Aim of the task: Format the rows from the line containing "As seen here, judging" through the end of the rows as a Markdown table with the columns No. and Line. Number each line and leave out blank lines.

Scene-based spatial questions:
╭──

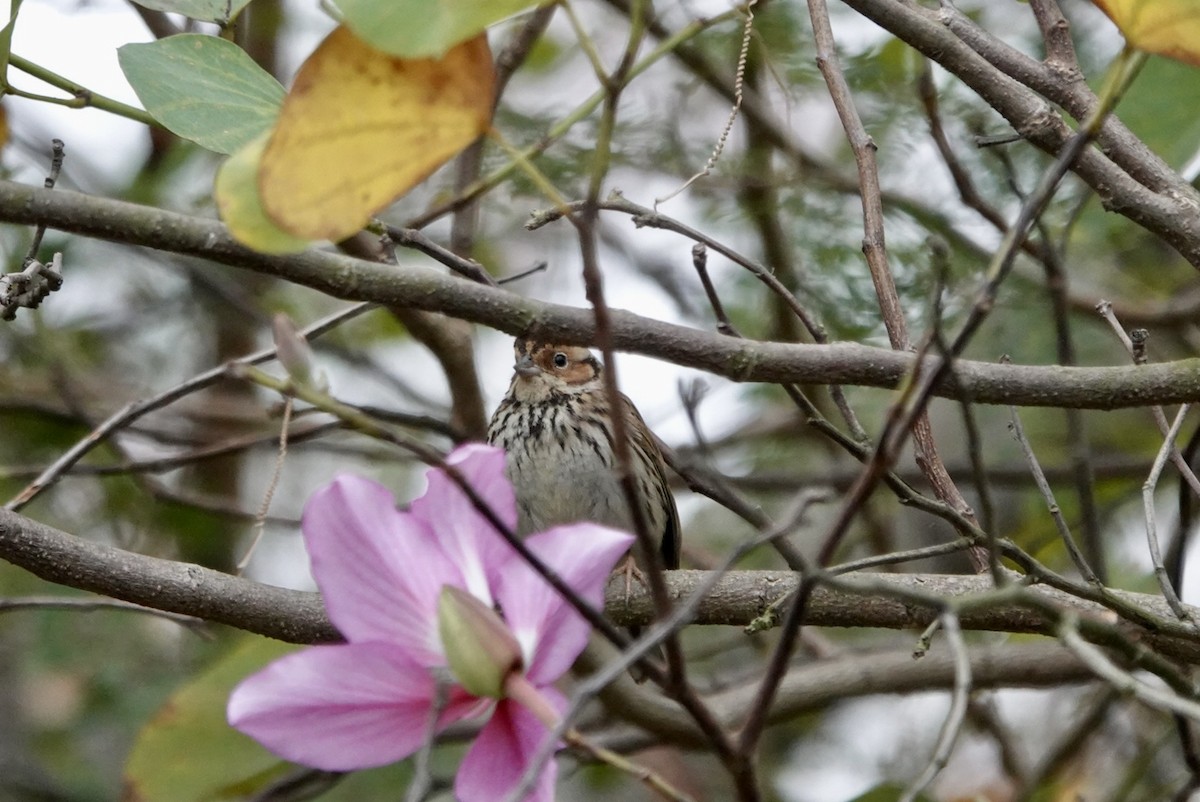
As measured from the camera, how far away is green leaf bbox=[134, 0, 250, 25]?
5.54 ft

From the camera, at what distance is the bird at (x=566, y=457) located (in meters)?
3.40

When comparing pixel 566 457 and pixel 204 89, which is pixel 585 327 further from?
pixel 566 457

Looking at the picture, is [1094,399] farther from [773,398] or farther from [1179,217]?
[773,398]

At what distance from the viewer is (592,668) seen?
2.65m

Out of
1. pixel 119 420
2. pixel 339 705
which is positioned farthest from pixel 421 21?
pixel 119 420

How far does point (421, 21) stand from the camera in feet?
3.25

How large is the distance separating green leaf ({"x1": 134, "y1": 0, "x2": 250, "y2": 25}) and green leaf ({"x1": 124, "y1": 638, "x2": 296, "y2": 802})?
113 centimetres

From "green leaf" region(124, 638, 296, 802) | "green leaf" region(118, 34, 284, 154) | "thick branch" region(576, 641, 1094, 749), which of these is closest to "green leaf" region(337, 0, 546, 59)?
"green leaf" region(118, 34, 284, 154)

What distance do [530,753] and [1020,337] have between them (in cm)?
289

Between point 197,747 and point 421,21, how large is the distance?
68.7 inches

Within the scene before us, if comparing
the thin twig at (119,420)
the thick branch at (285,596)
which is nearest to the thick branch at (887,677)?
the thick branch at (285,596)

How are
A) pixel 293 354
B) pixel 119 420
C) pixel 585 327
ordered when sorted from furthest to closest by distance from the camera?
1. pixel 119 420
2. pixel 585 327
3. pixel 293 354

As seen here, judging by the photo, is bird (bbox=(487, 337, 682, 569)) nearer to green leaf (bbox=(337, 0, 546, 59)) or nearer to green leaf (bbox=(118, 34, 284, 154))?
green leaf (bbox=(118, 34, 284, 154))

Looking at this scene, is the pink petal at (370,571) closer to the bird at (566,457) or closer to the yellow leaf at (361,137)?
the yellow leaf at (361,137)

╰──

Full answer:
| No. | Line |
|---|---|
| 1 | As seen here, judging by the photo, is bird (bbox=(487, 337, 682, 569)) nearer to green leaf (bbox=(337, 0, 546, 59)) or nearer to green leaf (bbox=(118, 34, 284, 154))? |
| 2 | green leaf (bbox=(118, 34, 284, 154)) |
| 3 | Looking at this scene, is the pink petal at (370,571) closer to the bird at (566,457) or closer to the yellow leaf at (361,137)? |
| 4 | the yellow leaf at (361,137) |